[Collected data]
*** Begin section ***

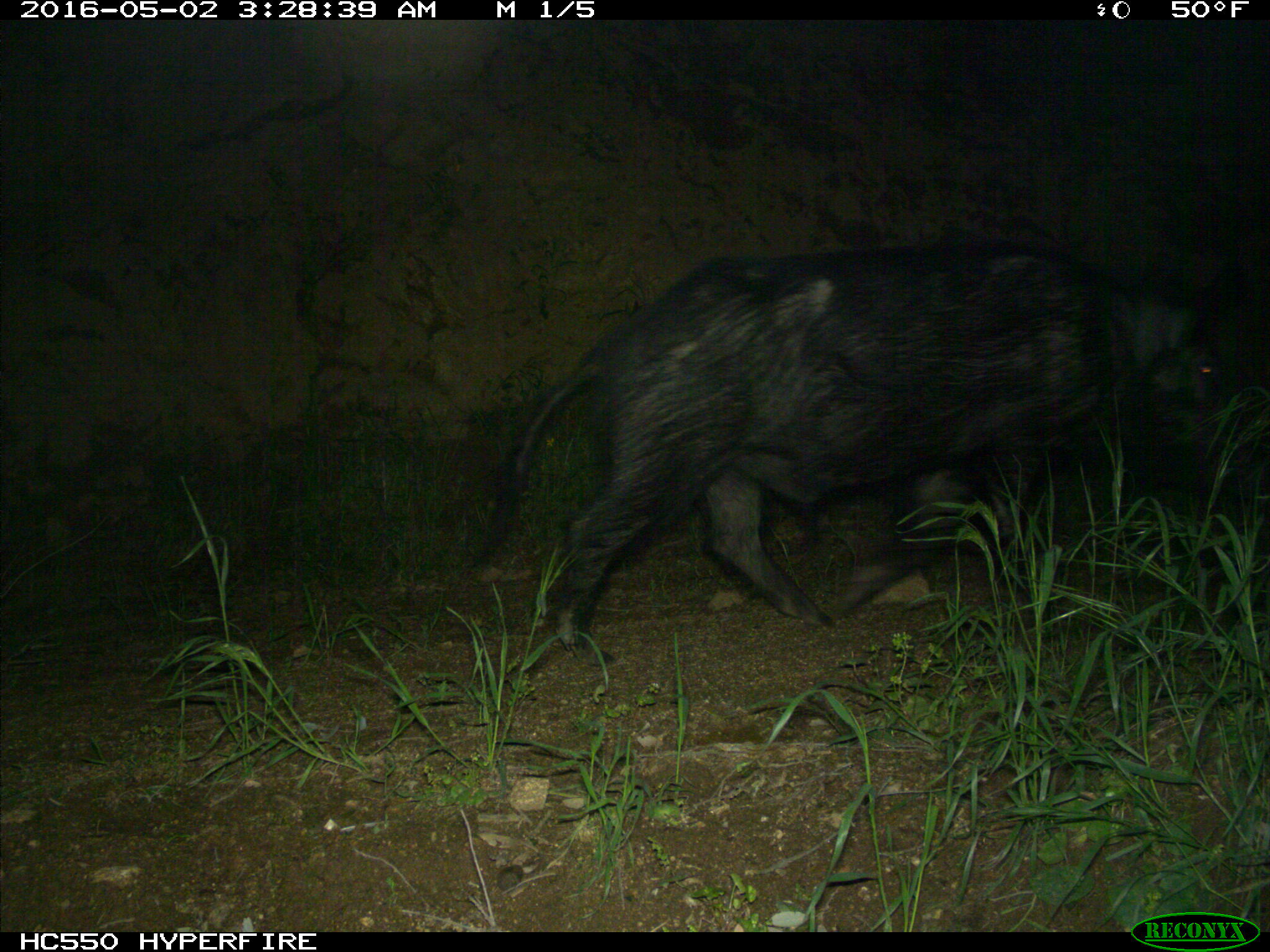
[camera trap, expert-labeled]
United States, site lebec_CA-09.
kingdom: Animalia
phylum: Chordata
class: Mammalia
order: Artiodactyla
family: Suidae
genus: Sus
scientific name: Sus scrofa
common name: wild boar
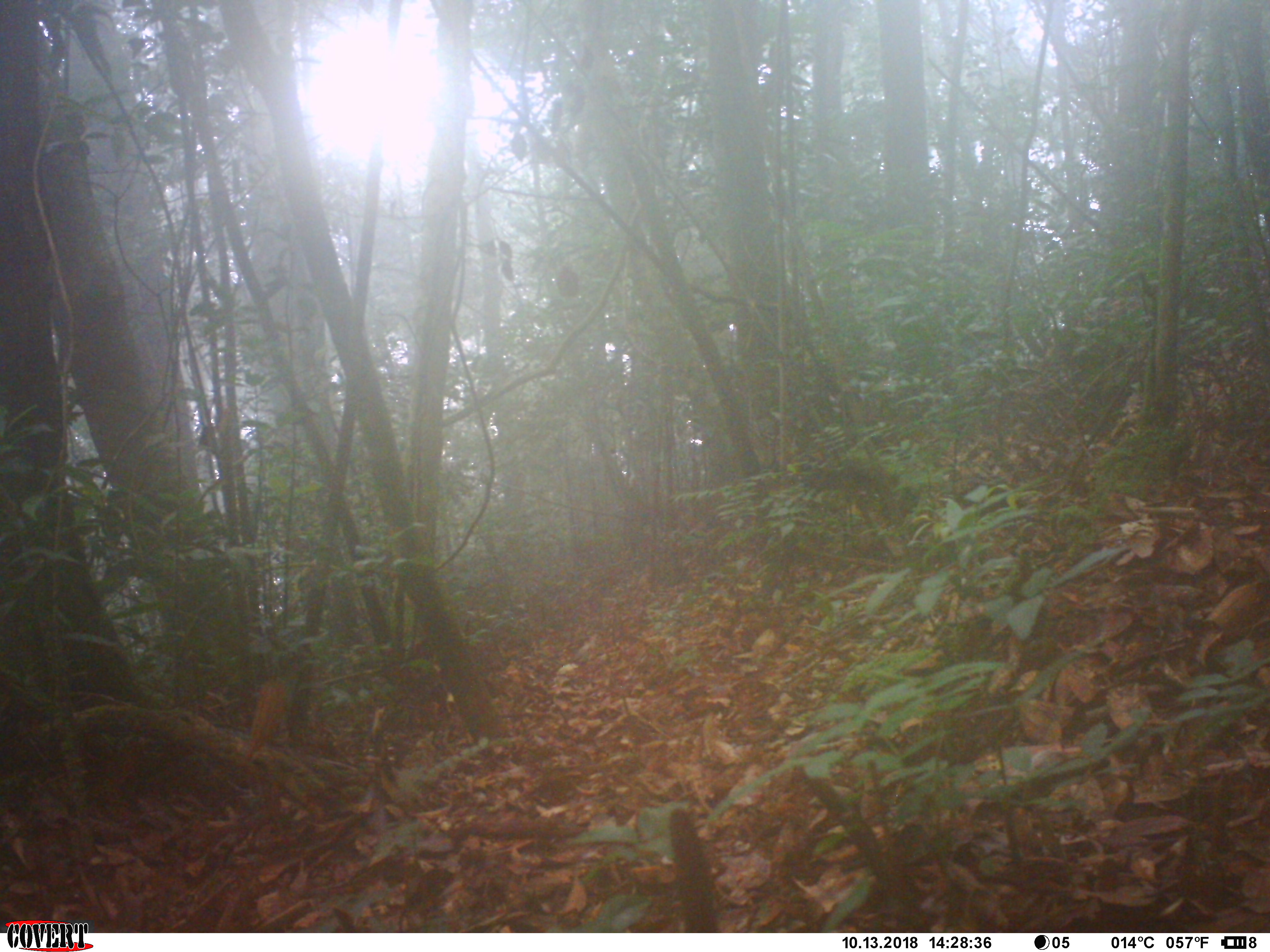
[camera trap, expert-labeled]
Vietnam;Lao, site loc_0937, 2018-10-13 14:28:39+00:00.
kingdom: Animalia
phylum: Chordata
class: Mammalia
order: Rodentia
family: Sciuridae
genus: Dremomys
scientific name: Dremomys rufigenis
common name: red-cheeked squirrel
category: red cheeked squirrel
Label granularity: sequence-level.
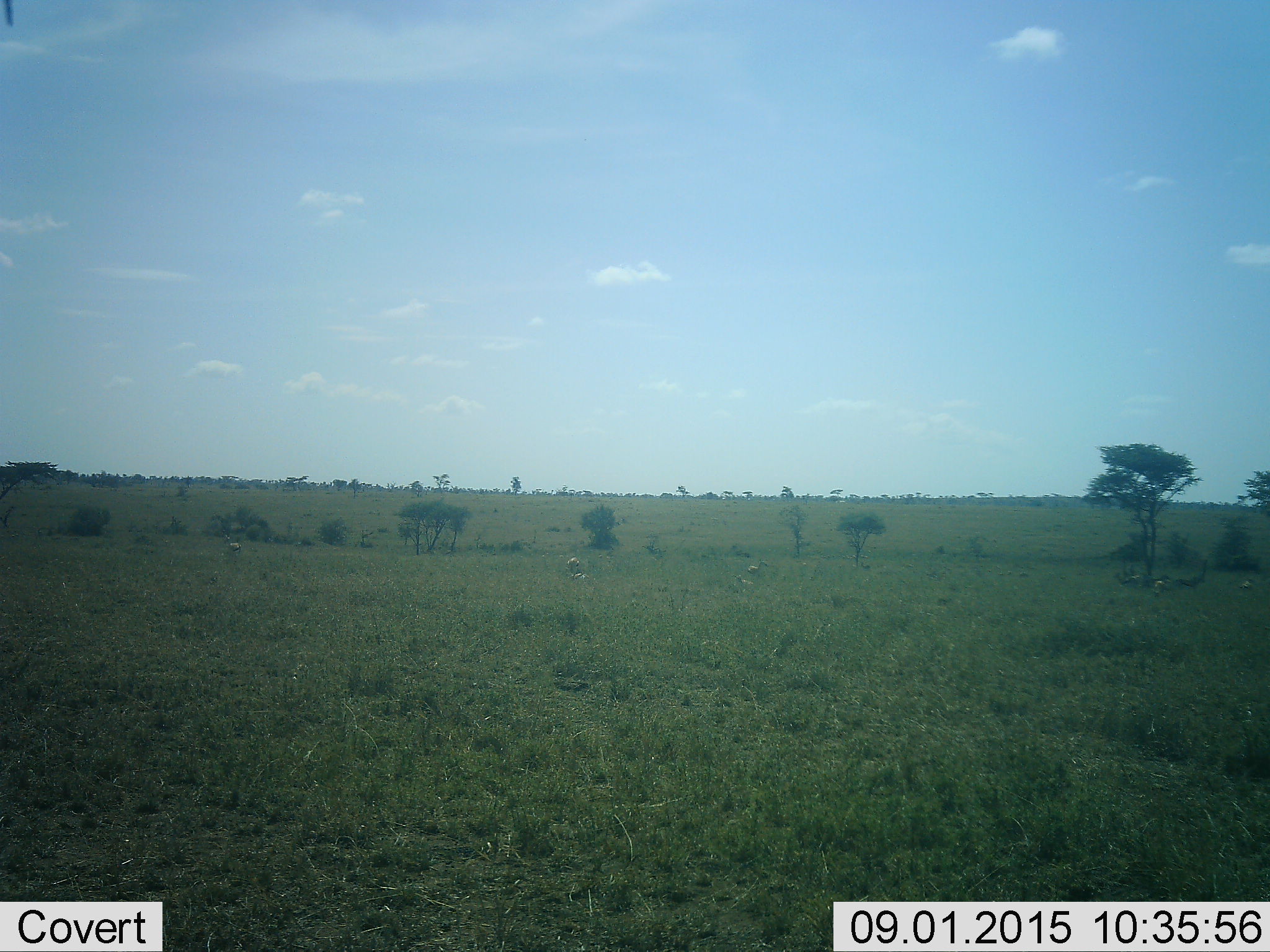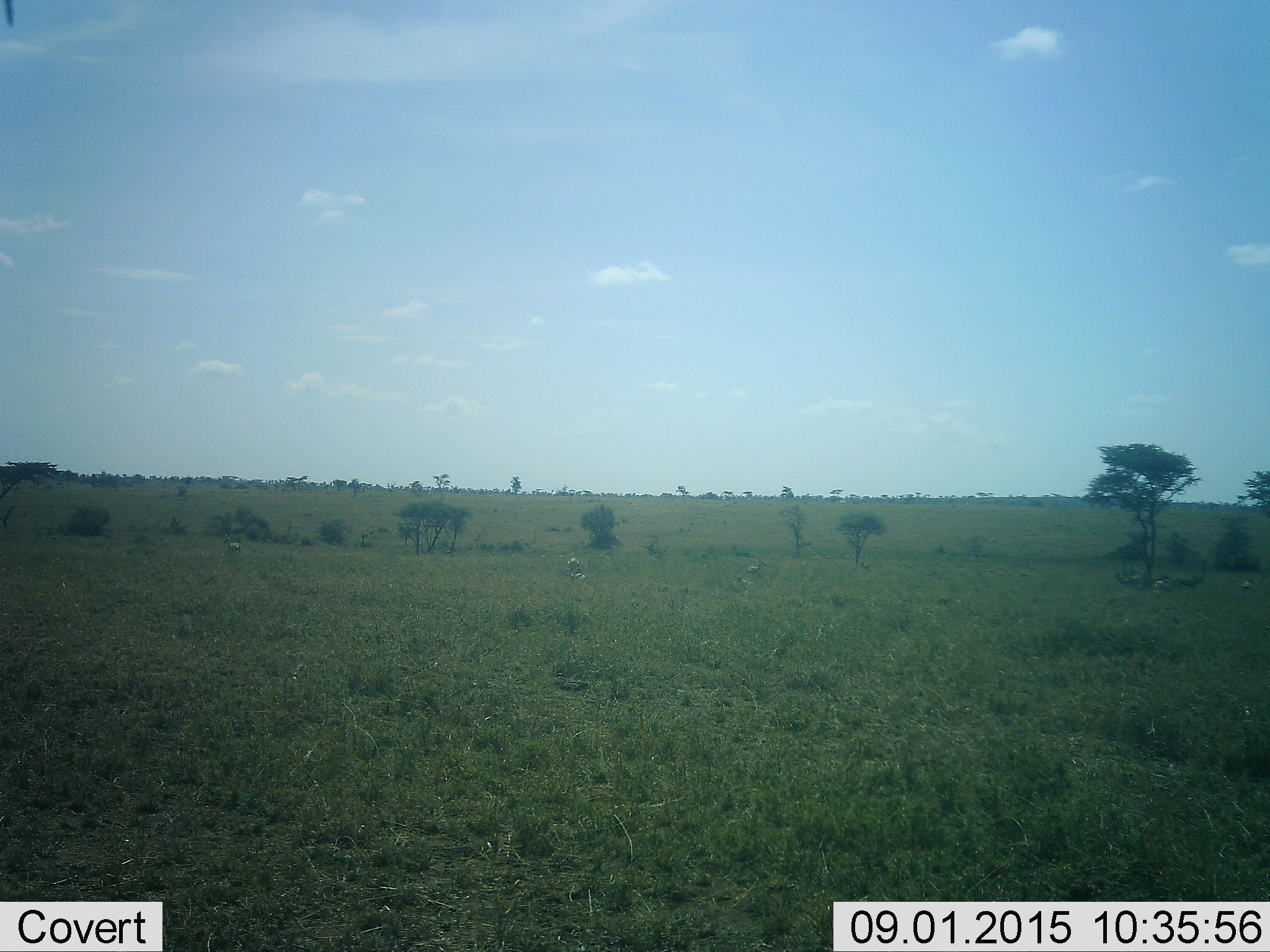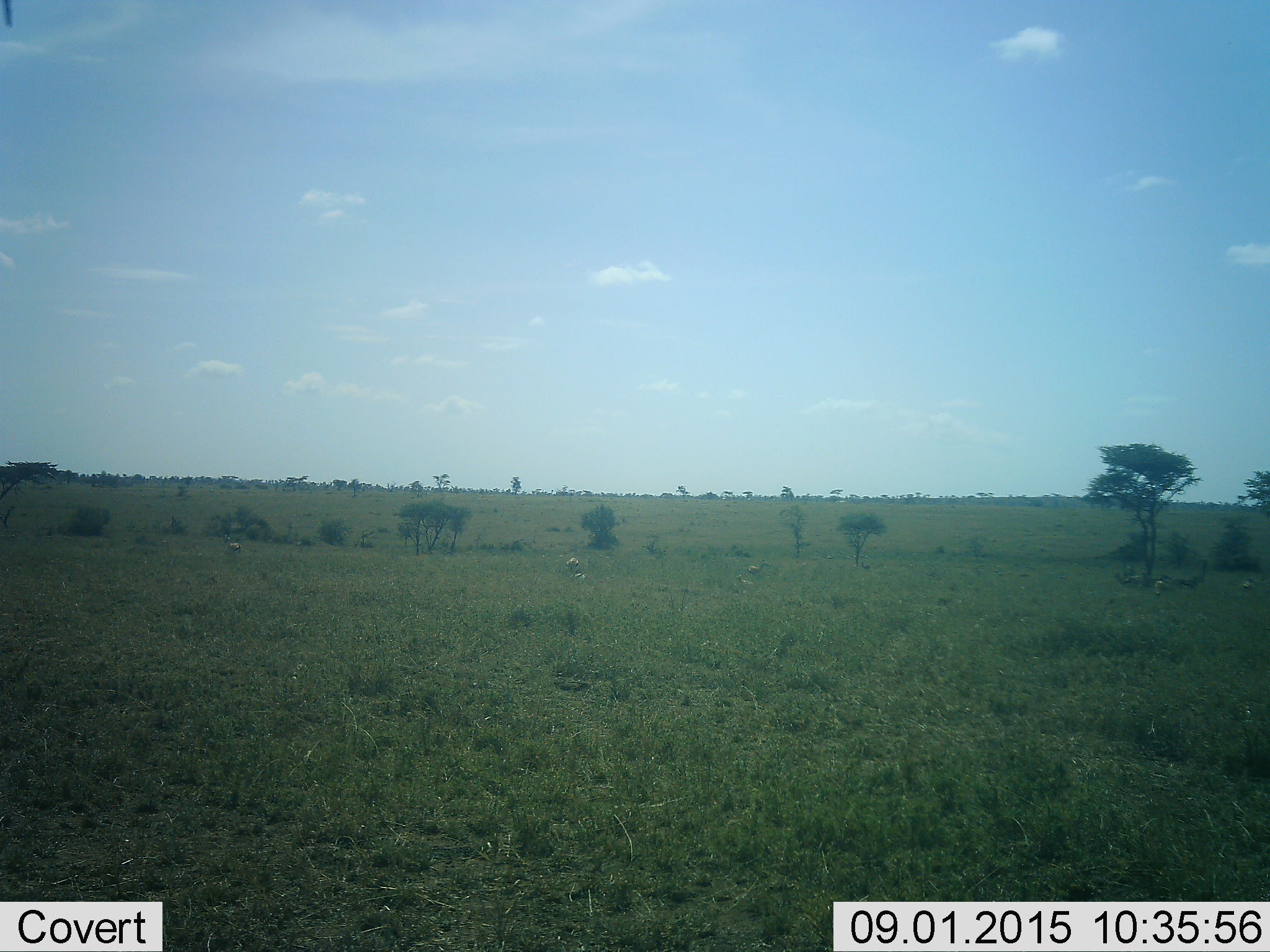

*** End section ***

▶ Goal of the exercise
Leave the pictures aside and output each entry exactly as it stands.

▶ Exercise answer
[camera trap, expert-labeled]
United States, site lebec_CA-09.
kingdom: Animalia
phylum: Chordata
class: Mammalia
order: Artiodactyla
family: Suidae
genus: Sus
scientific name: Sus scrofa
common name: wild boar
[camera trap, expert-labeled]
Vietnam;Lao, site loc_0937, 2018-10-13 14:28:39+00:00.
kingdom: Animalia
phylum: Chordata
class: Mammalia
order: Rodentia
family: Sciuridae
genus: Dremomys
scientific name: Dremomys rufigenis
common name: red-cheeked squirrel
category: red cheeked squirrel
Label granularity: sequence-level.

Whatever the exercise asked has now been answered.